Given records:
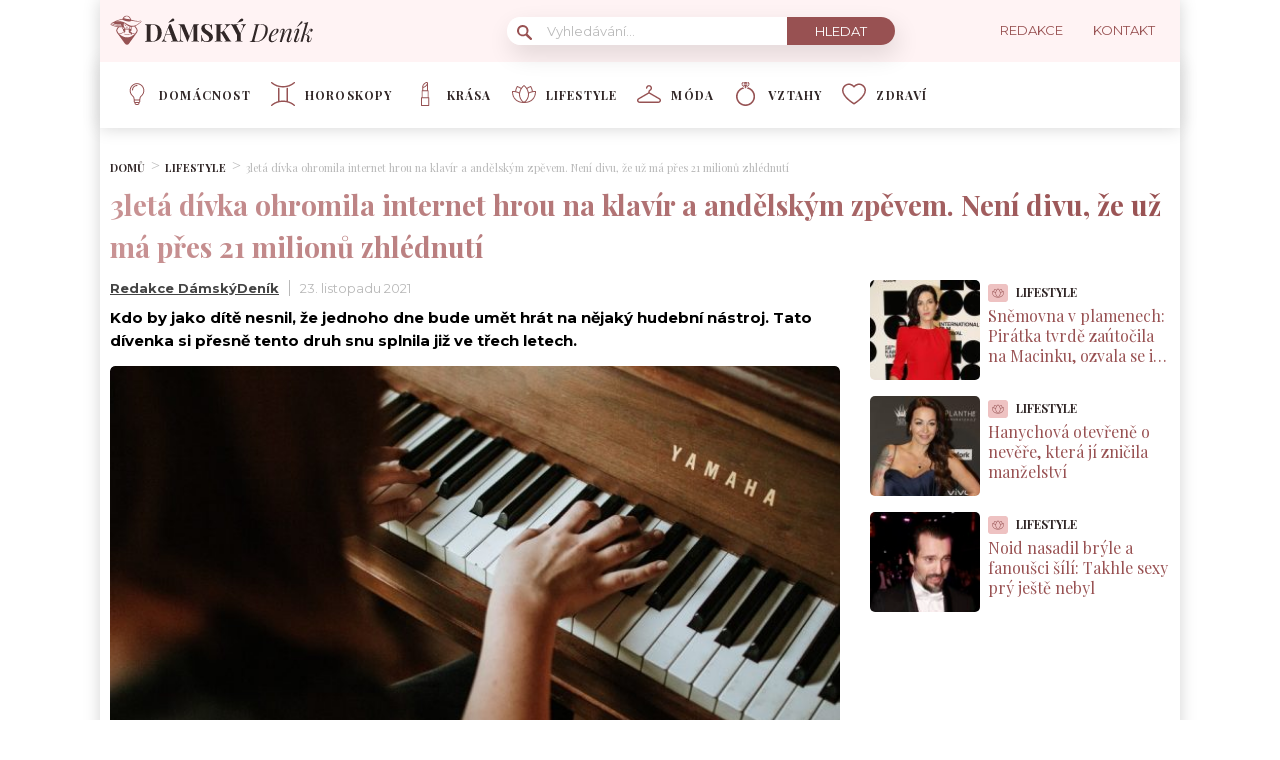

--- FILE ---
content_type: text/html; charset=utf-8
request_url: https://www.google.com/recaptcha/api2/aframe
body_size: 268
content:
<!DOCTYPE HTML><html><head><meta http-equiv="content-type" content="text/html; charset=UTF-8"></head><body><script nonce="7m4VmwTkWrXRu09BbKzHhg">/** Anti-fraud and anti-abuse applications only. See google.com/recaptcha */ try{var clients={'sodar':'https://pagead2.googlesyndication.com/pagead/sodar?'};window.addEventListener("message",function(a){try{if(a.source===window.parent){var b=JSON.parse(a.data);var c=clients[b['id']];if(c){var d=document.createElement('img');d.src=c+b['params']+'&rc='+(localStorage.getItem("rc::a")?sessionStorage.getItem("rc::b"):"");window.document.body.appendChild(d);sessionStorage.setItem("rc::e",parseInt(sessionStorage.getItem("rc::e")||0)+1);localStorage.setItem("rc::h",'1769957048746');}}}catch(b){}});window.parent.postMessage("_grecaptcha_ready", "*");}catch(b){}</script></body></html>

--- FILE ---
content_type: application/javascript; charset=utf-8
request_url: https://fundingchoicesmessages.google.com/f/AGSKWxUsNapDzDVskXlU0m6KI81DbViA1agkXuDTZd8jgu84Tzxu7cgzir2gE90GHEG-J36W8smYkUdk2eIJHFGD7jrPD_RM9Oh9o0TSLBJYicphA0FKyX14ZJ9LkSTStNBmwO5dQOZIq5oJkCjViZtLv25gWm2aJwMZi48OAGxisVyERvcPDTTKsRCGNWO-/_/cache/ads_cruzing.xyz/ad-amz./ad_entry_/popunder2.
body_size: -1285
content:
window['15b994c3-77f6-4433-acfb-6ed8613ac7f7'] = true;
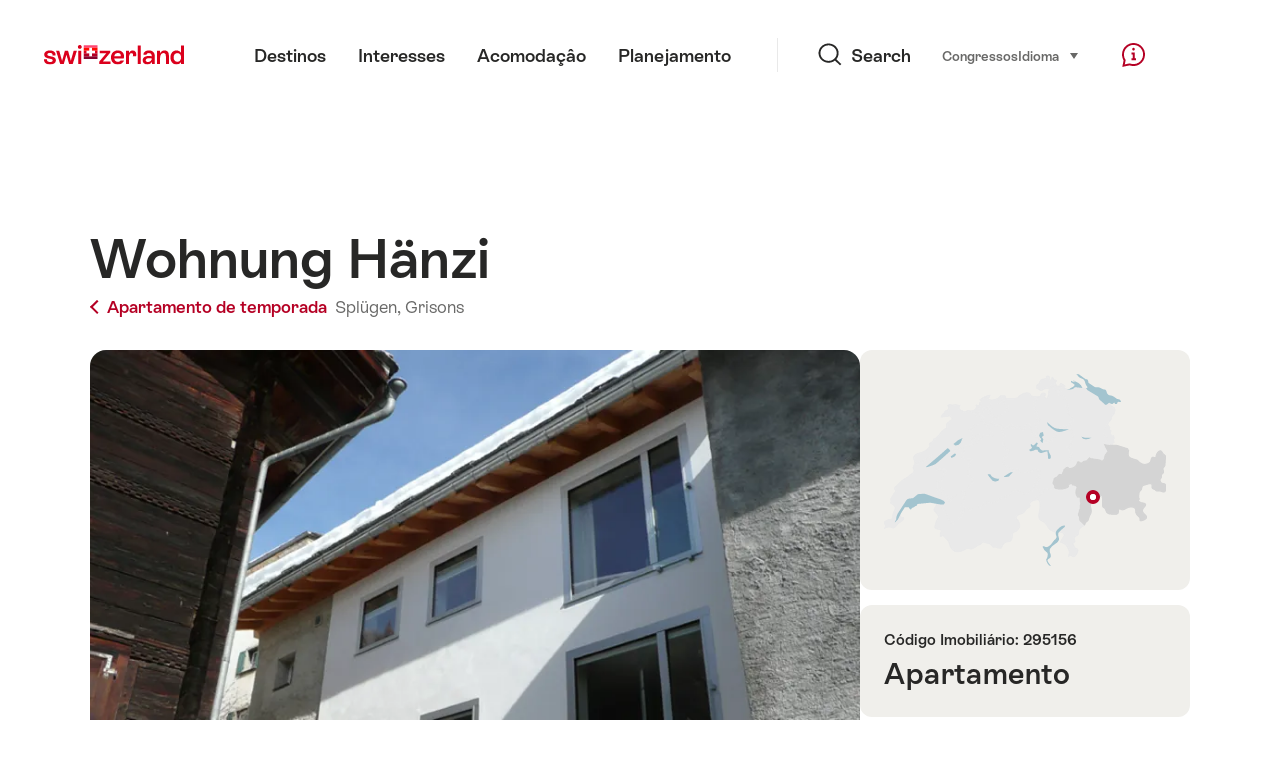

--- FILE ---
content_type: text/html; charset=utf-8
request_url: https://www.google.com/recaptcha/api2/aframe
body_size: 267
content:
<!DOCTYPE HTML><html><head><meta http-equiv="content-type" content="text/html; charset=UTF-8"></head><body><script nonce="-NDgHH3CqtHc7YWi7CqfOA">/** Anti-fraud and anti-abuse applications only. See google.com/recaptcha */ try{var clients={'sodar':'https://pagead2.googlesyndication.com/pagead/sodar?'};window.addEventListener("message",function(a){try{if(a.source===window.parent){var b=JSON.parse(a.data);var c=clients[b['id']];if(c){var d=document.createElement('img');d.src=c+b['params']+'&rc='+(localStorage.getItem("rc::a")?sessionStorage.getItem("rc::b"):"");window.document.body.appendChild(d);sessionStorage.setItem("rc::e",parseInt(sessionStorage.getItem("rc::e")||0)+1);localStorage.setItem("rc::h",'1769100220845');}}}catch(b){}});window.parent.postMessage("_grecaptcha_ready", "*");}catch(b){}</script></body></html>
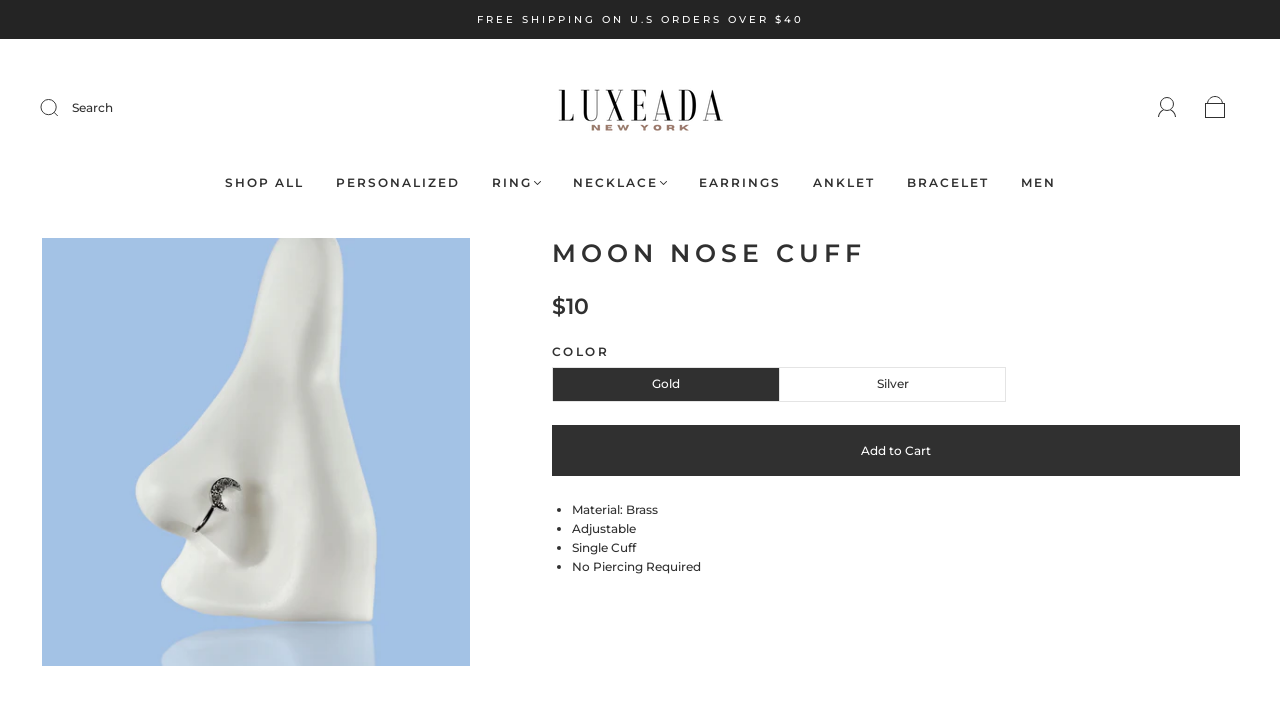

--- FILE ---
content_type: text/css
request_url: https://luxeada.com/cdn/shop/t/8/assets/custom.css?v=60929843993882887651638705147
body_size: -671
content:
/*# sourceMappingURL=/cdn/shop/t/8/assets/custom.css.map?v=60929843993882887651638705147 */
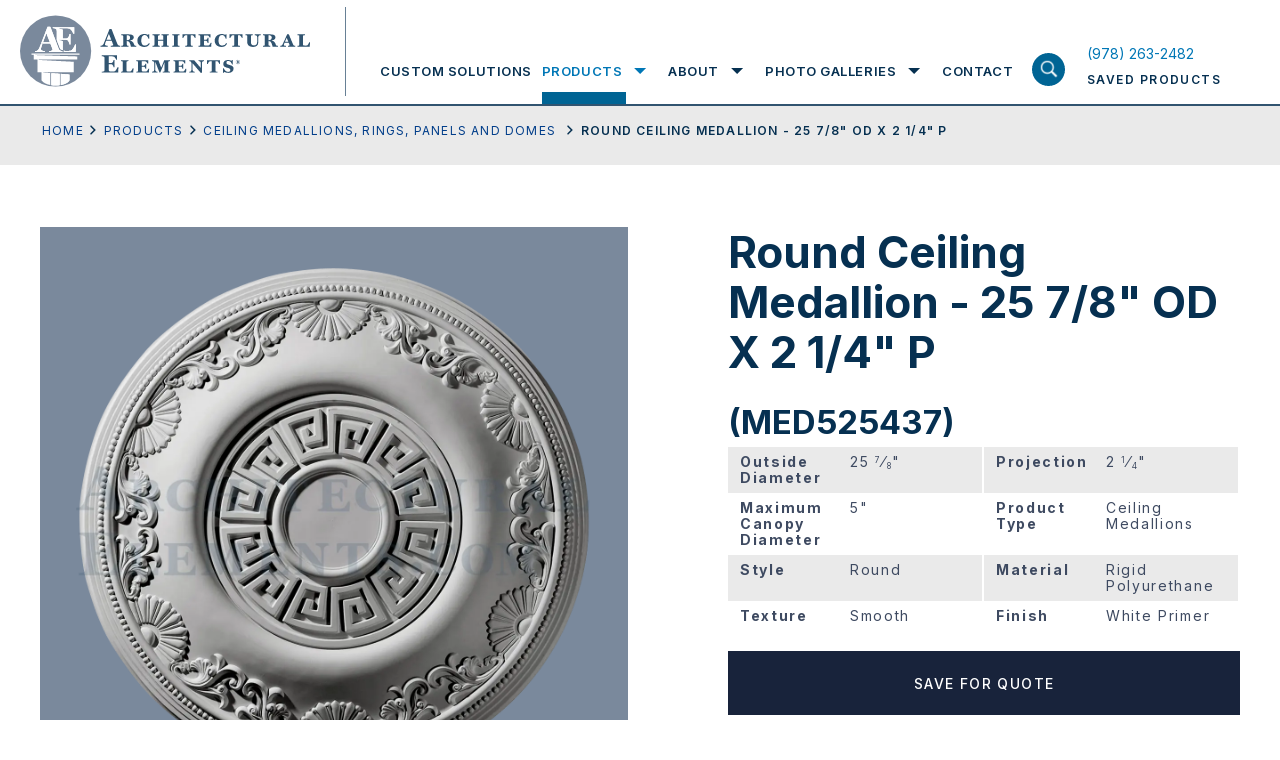

--- FILE ---
content_type: text/css
request_url: https://www.architectural-elements.com/wp-content/themes/ArchitecturalElements/css/callout-with-button.css?1769110097
body_size: -161
content:
.single-column-callout-with-button{width:100%;display:block;background:#eaeaea}.single-column-callout-with-button .single-column-callout-with-button-inn{padding-top:65px;padding-bottom:35px;display:block}.single-column-callout-with-button .single-column-callout-with-button-inn h2{display:block;padding-bottom:14px;font-size:44px;line-height:50px}.single-column-callout-with-button .single-column-callout-with-button-inn p{font-size:18px;line-height:30px;margin:0;padding-bottom:26px;letter-spacing:.5px}.single-column-callout-with-button .single-column-callout-with-button-inn p:last-child{padding-bottom:0}.single-column-callout-with-button .single-column-callout-with-button-inn .btn-wrap{display:-webkit-box;display:-webkit-flex;display:-ms-flexbox;display:flex;-webkit-flex-wrap:wrap;-ms-flex-wrap:wrap;flex-wrap:wrap;-webkit-box-orient:vertical;-webkit-box-direction:normal;-webkit-flex-direction:column;-ms-flex-direction:column;flex-direction:column}.single-column-callout-with-button .single-column-callout-with-button-inn .btn-wrap .btn{max-width:328px}.single-column-callout-with-button .single-column-callout-with-button-inn .btn-wrap .btn+.btn{margin-top:20px}@media print{.single-column-callout-with-button .single-column-callout-with-button-inn{page-break-inside:avoid}}.single-column-callout-with-button.light .single-column-callout-with-button-inn .btn-wrap .btn{outline-color:#18233b;color:#18233b}.single-column-callout-with-button.light .single-column-callout-with-button-inn .btn-wrap .btn:focus,.single-column-callout-with-button.light .single-column-callout-with-button-inn .btn-wrap .btn:hover{color:#fff}.single-column-callout-with-button.dark{background:#314c70}.single-column-callout-with-button.dark .single-column-callout-with-button-inn h2,.single-column-callout-with-button.dark .single-column-callout-with-button-inn p{color:#fff}@media print{.single-column-callout-with-button{background:#fff!important}.single-column-callout-with-button .single-column-callout-with-button-inn{padding-bottom:36px}.single-column-callout-with-button .single-column-callout-with-button-inn h2{font-size:28px;line-height:36px;color:#063051!important}.single-column-callout-with-button .single-column-callout-with-button-inn .btn,.single-column-callout-with-button .single-column-callout-with-button-inn p{color:#063051!important}.single-column-callout-with-button .single-column-callout-with-button-inn .btn.outline{outline:2px solid #063051}}

--- FILE ---
content_type: text/css
request_url: https://www.architectural-elements.com/wp-content/themes/ArchitecturalElements/css/callout-with-button-1024.css?1769110097
body_size: -286
content:
@media screen and (min-width:1024px){.single-column-callout-with-button .single-column-callout-with-button-inn{padding-top:68px;padding-bottom:88px}.single-column-callout-with-button .single-column-callout-with-button-inn h2{padding-bottom:31px}.single-column-callout-with-button .single-column-callout-with-button-inn p{font-size:24px;line-height:40px;padding-bottom:37px}.single-column-callout-with-button .single-column-callout-with-button-inn p:last-child{padding-bottom:0}.single-column-callout-with-button .single-column-callout-with-button-inn .btn-wrap{-webkit-box-orient:horizontal;-webkit-box-direction:normal;-webkit-flex-direction:row;-ms-flex-direction:row;flex-direction:row}.single-column-callout-with-button .single-column-callout-with-button-inn .btn-wrap .btn{height:64px;max-width:328px}.single-column-callout-with-button .single-column-callout-with-button-inn .btn-wrap .btn+.btn{margin-top:0;margin-left:22px}}@media screen and (min-width:1025px){.container .search-product-area+div[id^=callout-with-button] .single-column-callout-with-button .single-column-callout-with-button-inn{padding-top:144px}div[id^=header-with-breadcrumbs]+div[id^=callout-with-button] .single-column-callout-with-button .single-column-callout-with-button-inn{padding-top:68px}div[id^=content-box-and-floating-image]+div[id^=callout-with-button] .single-column-callout-with-button{margin-top:79px}.search-container+div[id^=callout-with-button]{padding-top:76px}}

What needs to be done: Reproduce every entry exactly, but omit each picture.

Exercise result:
--- FILE ---
content_type: text/html; charset=utf-8
request_url: https://www.google.com/recaptcha/api2/aframe
body_size: 268
content:
<!DOCTYPE HTML><html><head><meta http-equiv="content-type" content="text/html; charset=UTF-8"></head><body><script nonce="7m4VmwTkWrXRu09BbKzHhg">/** Anti-fraud and anti-abuse applications only. See google.com/recaptcha */ try{var clients={'sodar':'https://pagead2.googlesyndication.com/pagead/sodar?'};window.addEventListener("message",function(a){try{if(a.source===window.parent){var b=JSON.parse(a.data);var c=clients[b['id']];if(c){var d=document.createElement('img');d.src=c+b['params']+'&rc='+(localStorage.getItem("rc::a")?sessionStorage.getItem("rc::b"):"");window.document.body.appendChild(d);sessionStorage.setItem("rc::e",parseInt(sessionStorage.getItem("rc::e")||0)+1);localStorage.setItem("rc::h",'1769957048746');}}}catch(b){}});window.parent.postMessage("_grecaptcha_ready", "*");}catch(b){}</script></body></html>

--- FILE ---
content_type: application/javascript; charset=utf-8
request_url: https://fundingchoicesmessages.google.com/f/AGSKWxUsNapDzDVskXlU0m6KI81DbViA1agkXuDTZd8jgu84Tzxu7cgzir2gE90GHEG-J36W8smYkUdk2eIJHFGD7jrPD_RM9Oh9o0TSLBJYicphA0FKyX14ZJ9LkSTStNBmwO5dQOZIq5oJkCjViZtLv25gWm2aJwMZi48OAGxisVyERvcPDTTKsRCGNWO-/_/cache/ads_cruzing.xyz/ad-amz./ad_entry_/popunder2.
body_size: -1285
content:
window['15b994c3-77f6-4433-acfb-6ed8613ac7f7'] = true;

--- FILE ---
content_type: text/html; charset=utf-8
request_url: https://www.google.com/recaptcha/api2/aframe
body_size: 267
content:
<!DOCTYPE HTML><html><head><meta http-equiv="content-type" content="text/html; charset=UTF-8"></head><body><script nonce="-NDgHH3CqtHc7YWi7CqfOA">/** Anti-fraud and anti-abuse applications only. See google.com/recaptcha */ try{var clients={'sodar':'https://pagead2.googlesyndication.com/pagead/sodar?'};window.addEventListener("message",function(a){try{if(a.source===window.parent){var b=JSON.parse(a.data);var c=clients[b['id']];if(c){var d=document.createElement('img');d.src=c+b['params']+'&rc='+(localStorage.getItem("rc::a")?sessionStorage.getItem("rc::b"):"");window.document.body.appendChild(d);sessionStorage.setItem("rc::e",parseInt(sessionStorage.getItem("rc::e")||0)+1);localStorage.setItem("rc::h",'1769100220845');}}}catch(b){}});window.parent.postMessage("_grecaptcha_ready", "*");}catch(b){}</script></body></html>

--- FILE ---
content_type: text/css
request_url: https://luxeada.com/cdn/shop/t/8/assets/custom.css?v=60929843993882887651638705147
body_size: -671
content:
/*# sourceMappingURL=/cdn/shop/t/8/assets/custom.css.map?v=60929843993882887651638705147 */

--- FILE ---
content_type: text/css
request_url: https://www.architectural-elements.com/wp-content/themes/ArchitecturalElements/css/callout-with-button.css?1769110097
body_size: -161
content:
.single-column-callout-with-button{width:100%;display:block;background:#eaeaea}.single-column-callout-with-button .single-column-callout-with-button-inn{padding-top:65px;padding-bottom:35px;display:block}.single-column-callout-with-button .single-column-callout-with-button-inn h2{display:block;padding-bottom:14px;font-size:44px;line-height:50px}.single-column-callout-with-button .single-column-callout-with-button-inn p{font-size:18px;line-height:30px;margin:0;padding-bottom:26px;letter-spacing:.5px}.single-column-callout-with-button .single-column-callout-with-button-inn p:last-child{padding-bottom:0}.single-column-callout-with-button .single-column-callout-with-button-inn .btn-wrap{display:-webkit-box;display:-webkit-flex;display:-ms-flexbox;display:flex;-webkit-flex-wrap:wrap;-ms-flex-wrap:wrap;flex-wrap:wrap;-webkit-box-orient:vertical;-webkit-box-direction:normal;-webkit-flex-direction:column;-ms-flex-direction:column;flex-direction:column}.single-column-callout-with-button .single-column-callout-with-button-inn .btn-wrap .btn{max-width:328px}.single-column-callout-with-button .single-column-callout-with-button-inn .btn-wrap .btn+.btn{margin-top:20px}@media print{.single-column-callout-with-button .single-column-callout-with-button-inn{page-break-inside:avoid}}.single-column-callout-with-button.light .single-column-callout-with-button-inn .btn-wrap .btn{outline-color:#18233b;color:#18233b}.single-column-callout-with-button.light .single-column-callout-with-button-inn .btn-wrap .btn:focus,.single-column-callout-with-button.light .single-column-callout-with-button-inn .btn-wrap .btn:hover{color:#fff}.single-column-callout-with-button.dark{background:#314c70}.single-column-callout-with-button.dark .single-column-callout-with-button-inn h2,.single-column-callout-with-button.dark .single-column-callout-with-button-inn p{color:#fff}@media print{.single-column-callout-with-button{background:#fff!important}.single-column-callout-with-button .single-column-callout-with-button-inn{padding-bottom:36px}.single-column-callout-with-button .single-column-callout-with-button-inn h2{font-size:28px;line-height:36px;color:#063051!important}.single-column-callout-with-button .single-column-callout-with-button-inn .btn,.single-column-callout-with-button .single-column-callout-with-button-inn p{color:#063051!important}.single-column-callout-with-button .single-column-callout-with-button-inn .btn.outline{outline:2px solid #063051}}

--- FILE ---
content_type: text/css
request_url: https://www.architectural-elements.com/wp-content/themes/ArchitecturalElements/css/callout-with-button-1024.css?1769110097
body_size: -286
content:
@media screen and (min-width:1024px){.single-column-callout-with-button .single-column-callout-with-button-inn{padding-top:68px;padding-bottom:88px}.single-column-callout-with-button .single-column-callout-with-button-inn h2{padding-bottom:31px}.single-column-callout-with-button .single-column-callout-with-button-inn p{font-size:24px;line-height:40px;padding-bottom:37px}.single-column-callout-with-button .single-column-callout-with-button-inn p:last-child{padding-bottom:0}.single-column-callout-with-button .single-column-callout-with-button-inn .btn-wrap{-webkit-box-orient:horizontal;-webkit-box-direction:normal;-webkit-flex-direction:row;-ms-flex-direction:row;flex-direction:row}.single-column-callout-with-button .single-column-callout-with-button-inn .btn-wrap .btn{height:64px;max-width:328px}.single-column-callout-with-button .single-column-callout-with-button-inn .btn-wrap .btn+.btn{margin-top:0;margin-left:22px}}@media screen and (min-width:1025px){.container .search-product-area+div[id^=callout-with-button] .single-column-callout-with-button .single-column-callout-with-button-inn{padding-top:144px}div[id^=header-with-breadcrumbs]+div[id^=callout-with-button] .single-column-callout-with-button .single-column-callout-with-button-inn{padding-top:68px}div[id^=content-box-and-floating-image]+div[id^=callout-with-button] .single-column-callout-with-button{margin-top:79px}.search-container+div[id^=callout-with-button]{padding-top:76px}}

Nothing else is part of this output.